§ Given request
Copy the lines below word for word, starting at the line that contains "As this scene" and going through the end of the records.

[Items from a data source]
***

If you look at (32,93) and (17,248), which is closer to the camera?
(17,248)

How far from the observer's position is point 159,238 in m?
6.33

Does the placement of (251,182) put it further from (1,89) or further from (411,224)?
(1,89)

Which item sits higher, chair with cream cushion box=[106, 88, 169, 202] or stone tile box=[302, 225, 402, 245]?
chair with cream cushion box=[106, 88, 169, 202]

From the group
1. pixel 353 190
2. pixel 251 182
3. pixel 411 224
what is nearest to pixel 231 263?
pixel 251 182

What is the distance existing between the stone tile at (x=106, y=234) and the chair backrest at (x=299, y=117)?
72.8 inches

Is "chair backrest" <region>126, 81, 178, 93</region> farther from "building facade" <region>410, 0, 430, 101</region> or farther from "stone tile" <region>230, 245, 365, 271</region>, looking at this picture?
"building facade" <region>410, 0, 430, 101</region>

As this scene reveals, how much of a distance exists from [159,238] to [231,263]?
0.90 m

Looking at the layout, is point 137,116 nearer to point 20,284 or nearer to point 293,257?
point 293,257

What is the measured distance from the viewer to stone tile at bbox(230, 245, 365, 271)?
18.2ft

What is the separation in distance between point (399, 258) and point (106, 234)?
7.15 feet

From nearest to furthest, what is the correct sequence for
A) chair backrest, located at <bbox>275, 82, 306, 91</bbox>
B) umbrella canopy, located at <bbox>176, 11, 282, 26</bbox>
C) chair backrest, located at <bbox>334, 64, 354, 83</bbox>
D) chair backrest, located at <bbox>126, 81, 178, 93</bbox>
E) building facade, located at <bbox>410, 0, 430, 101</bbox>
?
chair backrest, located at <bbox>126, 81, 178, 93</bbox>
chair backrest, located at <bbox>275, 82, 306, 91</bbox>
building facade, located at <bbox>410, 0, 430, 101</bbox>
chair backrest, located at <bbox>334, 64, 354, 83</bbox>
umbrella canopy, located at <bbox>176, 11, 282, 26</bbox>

***

§ Solution for this task
As this scene reveals, how much of a distance exists from [159,238] to [231,263]?
0.90 m

Looking at the layout, is point 137,116 nearer to point 20,284 or nearer to point 293,257?
point 293,257

What is the measured distance from the viewer to stone tile at bbox(230, 245, 365, 271)?
18.2ft

What is the separation in distance between point (399, 258) and point (106, 234)?
7.15 feet

From nearest to furthest, what is the correct sequence for
A) chair backrest, located at <bbox>275, 82, 306, 91</bbox>
B) umbrella canopy, located at <bbox>176, 11, 282, 26</bbox>
C) chair backrest, located at <bbox>334, 64, 354, 83</bbox>
D) chair backrest, located at <bbox>126, 81, 178, 93</bbox>
E) building facade, located at <bbox>410, 0, 430, 101</bbox>
?
chair backrest, located at <bbox>126, 81, 178, 93</bbox>
chair backrest, located at <bbox>275, 82, 306, 91</bbox>
building facade, located at <bbox>410, 0, 430, 101</bbox>
chair backrest, located at <bbox>334, 64, 354, 83</bbox>
umbrella canopy, located at <bbox>176, 11, 282, 26</bbox>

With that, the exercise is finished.